Morphology of blends of linear and short-chain branched polyethylenes in the solid state by small-angle neutron and X-ray scattering, differential scanning calorimetry, and transmission electron microscopy

Differential scanning calorimetry (DSC), transmission electron microscopy (TEM), and small-angle neutron and X-ray scattering (SANS and SAXS, respectively) have been used to investigate the solid-state morphology of blends of linear (high-density) and model short-chain branched (linear-low-density) polyethylenes (HDPE/LLDPE). SANS indicates that the mixtures are homogeneous in the melt for all compositions when the ethyl branch content in the copolymer is low(i.e., <4 branches/100 backbone carbon atoms for a molecular weight of M-w similar to 10(5)). However, due to the structural and melting point differences between HDPE and LLDPE, the components may phase segregate in the solid state.
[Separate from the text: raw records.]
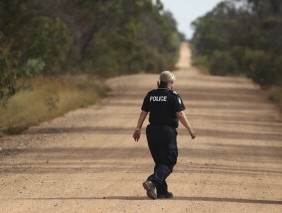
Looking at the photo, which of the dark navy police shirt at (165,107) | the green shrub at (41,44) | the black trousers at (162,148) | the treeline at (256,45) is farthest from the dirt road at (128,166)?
the treeline at (256,45)

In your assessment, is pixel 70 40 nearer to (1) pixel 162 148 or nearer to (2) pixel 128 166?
(2) pixel 128 166

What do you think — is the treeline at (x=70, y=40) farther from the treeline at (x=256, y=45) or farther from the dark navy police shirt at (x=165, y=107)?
the dark navy police shirt at (x=165, y=107)

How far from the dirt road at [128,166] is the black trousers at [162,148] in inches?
13.9

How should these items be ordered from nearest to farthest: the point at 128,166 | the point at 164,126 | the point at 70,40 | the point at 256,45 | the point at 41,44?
the point at 164,126
the point at 128,166
the point at 41,44
the point at 70,40
the point at 256,45

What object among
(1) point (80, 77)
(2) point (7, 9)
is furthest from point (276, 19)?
(2) point (7, 9)

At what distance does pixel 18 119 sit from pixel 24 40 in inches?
380

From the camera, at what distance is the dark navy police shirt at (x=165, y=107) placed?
449 inches

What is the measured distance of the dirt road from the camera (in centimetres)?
1095

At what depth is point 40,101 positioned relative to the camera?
26.7 meters

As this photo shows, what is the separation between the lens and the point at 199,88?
45.6 meters

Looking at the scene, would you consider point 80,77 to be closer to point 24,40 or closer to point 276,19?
point 24,40

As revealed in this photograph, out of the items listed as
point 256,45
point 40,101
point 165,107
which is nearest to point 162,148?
A: point 165,107

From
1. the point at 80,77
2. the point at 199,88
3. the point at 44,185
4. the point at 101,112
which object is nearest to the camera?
the point at 44,185

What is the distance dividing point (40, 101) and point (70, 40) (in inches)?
540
The degree of separation is therefore controlled by the crystallization kinetics. DSC, TEM, SAXS, and SANS experiments have been used to investigate the solid-state morphology as a function of component composition, the thermal history, and the rate of cooling. It is shown that the combination of scattering, microscopy, and calorimetric techniques can provide detailed insight into the compositions of the various populations of the lamellar crystals and the amorphous regions that surround them.